__Excerpt to read__.
%%

Model API
For numerical purposes, models are essentially represented as a set of symbols, calibration and functions representing the various equation
types of the model. This data is held in a Model
object whose API is described in this chapter. Models are usually created by writing a Yaml files as described in the the previous chapter, but as we will
see below, they can also be written directly as long as they satisfy the requirements detailed below.
Model Object
As previously, let's consider, the Real Business Cycle example, from the introduction. The model object can be created using the yaml file:
model = yaml_import('models/rbc.yaml')
The object contains few meta-data:
display( model.name ) # -> "Real Business Cycles"
display( model.infos ) # -> {"name": "Real Business Cycle", "filename": "examples/models/rbc.yaml", "type": "dtcc"}
Calibration
Each models stores calibration information as model.calibration
. It is a special dictionary-like object, which contains calibration information, that is values for parameters and initial values (or steady-state) for all other variables of the model.
It is possible to retrieve one or several variables calibrations:
display( model.calibration['k'] ) # -> 2.9
display( model.calibration['k', 'delta'] # -> [2.9, 0.08]
When a key coresponds to one of the symbols group, one gets one or several vectors of variables instead:
model.calibration['states'] # - > np.array([2.9, 0]) (values of states [z, k])

%%

__Exercise requirements__.
1) Duplicate a passage from the model API documentation, beginning at the words "It is possible" and stopping after "states [z, k])".
2) In the model API documentation, which file path is given to yaml_import to create the model object?
None of the data after this point is needed.

Dataset rows
%%

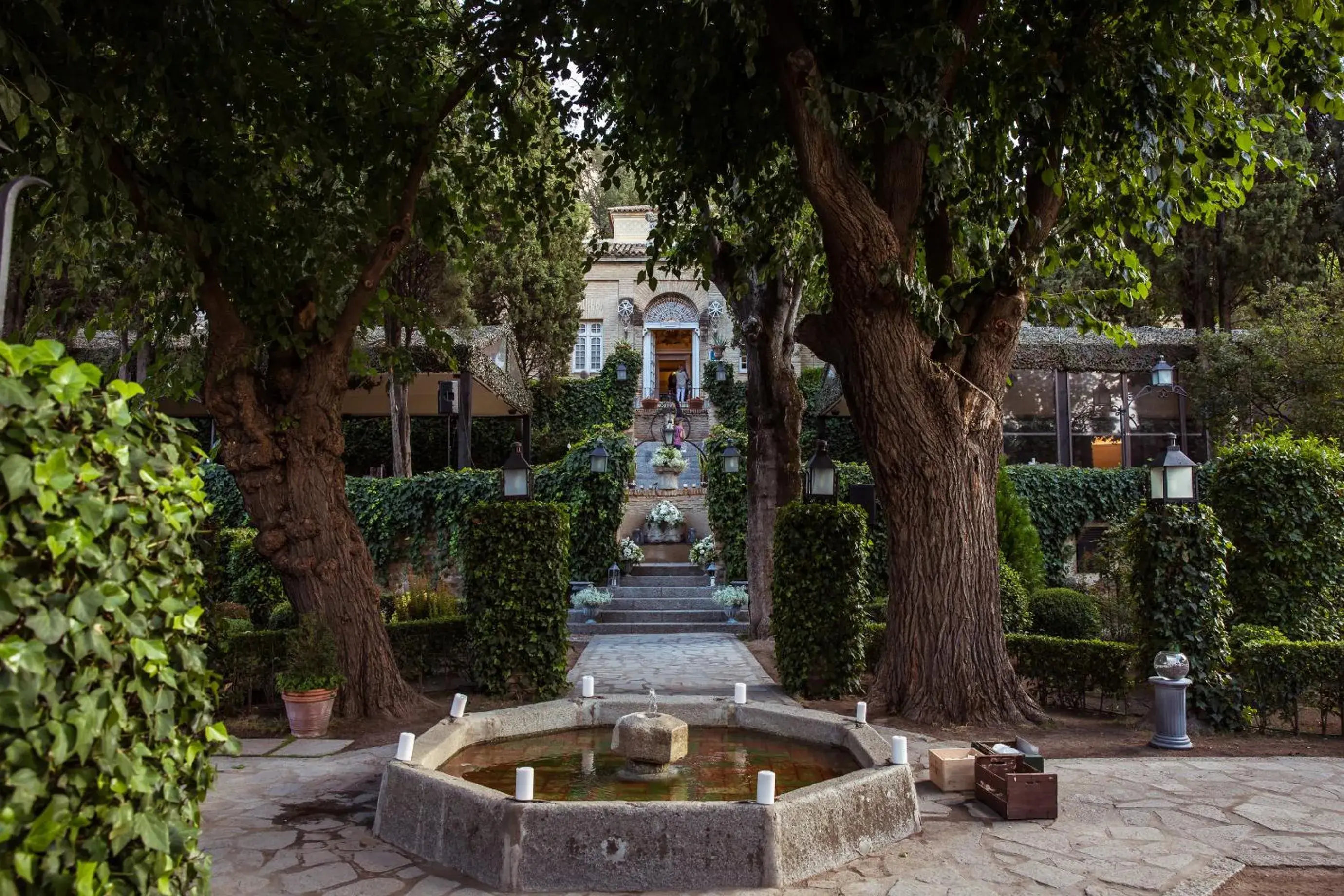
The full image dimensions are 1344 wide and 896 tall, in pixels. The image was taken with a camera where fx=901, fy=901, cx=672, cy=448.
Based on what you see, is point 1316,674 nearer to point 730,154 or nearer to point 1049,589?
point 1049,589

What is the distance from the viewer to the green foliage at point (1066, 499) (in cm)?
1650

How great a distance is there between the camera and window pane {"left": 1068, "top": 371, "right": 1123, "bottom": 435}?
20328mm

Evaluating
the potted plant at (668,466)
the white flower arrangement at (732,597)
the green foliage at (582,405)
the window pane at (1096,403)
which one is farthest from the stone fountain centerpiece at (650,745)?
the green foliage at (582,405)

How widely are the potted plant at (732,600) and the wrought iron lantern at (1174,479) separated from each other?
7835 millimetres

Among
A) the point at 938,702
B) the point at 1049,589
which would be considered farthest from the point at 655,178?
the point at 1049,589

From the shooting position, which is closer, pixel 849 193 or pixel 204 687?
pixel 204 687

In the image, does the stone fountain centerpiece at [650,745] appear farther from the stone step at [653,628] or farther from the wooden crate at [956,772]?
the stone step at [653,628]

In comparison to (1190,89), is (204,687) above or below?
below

%%

__Task answers__.
1)
It is possible to retrieve one or several variables calibrations:
display( model.calibration['k'] ) # -> 2.9
display( model.calibration['k', 'delta'] # -> [2.9, 0.08]
When a key coresponds to one of the symbols group, one gets one or several vectors of variables instead:
model.calibration['states'] # - > np.array([2.9, 0]) (values of states [z, k])

2) 'models/rbc.yaml'